The judge looked at James thoughtfully for a moment. "And if I point out that any such process is of extreme interest to the State and to the Union itself, and as such must be disclosed?"
"Then I shall point out that your ruling is based upon a personal opinion because you don't know anything about the process. If I am ruled a legal minor you cannot punish me for not telling you my secrets, and if I am ruled legally competent, I am entitled to my own decision."
"You are within your rights," admitted Judge Carter with some interest. "I shall not make such a demand. But I now ask you if this process of yours is both safe and simple."
"If it is properly used with some good judgment."
"Now listen to me carefully," said Judge Carter. "Is it not true that your difficulties in school, your inability to get along with your classmates, and your having to hide while you toiled for your livelihood in secret—these are due to this extensive education brought about through your secret process?"
"I must agree, but—"
"You must agree," interrupted Judge Carter. "Yet knowing these unpleasant things did not deter you from placing, or trying to place, the daughter of your housekeeper in the same unhappy state. In other words, you hoped to make an intellectual misfit out of her, too?"
"I—now see here—"
"You see here! Did you or did you not aid in the education of Martha Bagley, now Martha Fisher?"
"Yes, I did, and—"
"Was that good judgment, James Holden?"
"What's wrong with higher education?" demanded James angrily.
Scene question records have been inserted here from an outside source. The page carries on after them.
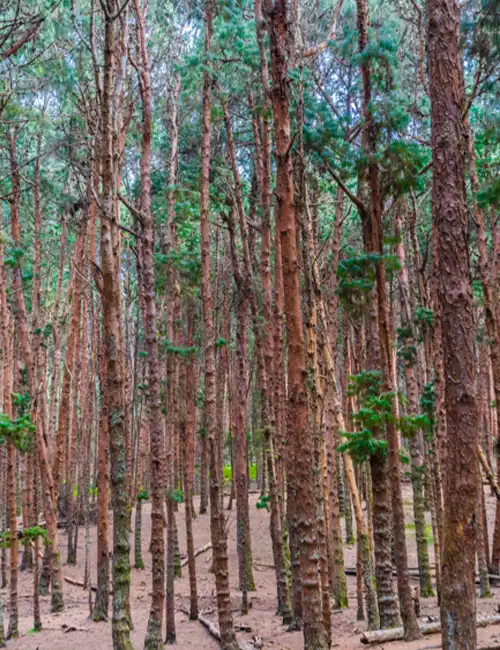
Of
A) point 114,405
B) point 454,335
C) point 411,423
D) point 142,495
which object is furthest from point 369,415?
point 142,495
"Nothing, if it's acquired properly."
"Now listen again. If I were to rule in your favor, would Martha Fisher be the next bratling in a long and everlasting line of infant supermen applying to this and that and the other Court to have their legal majority ruled, each of them pointing to your case as having established precedence?"
"I have no way of predicting the future, sir. What may happen in the future really has no bearing in evidence here."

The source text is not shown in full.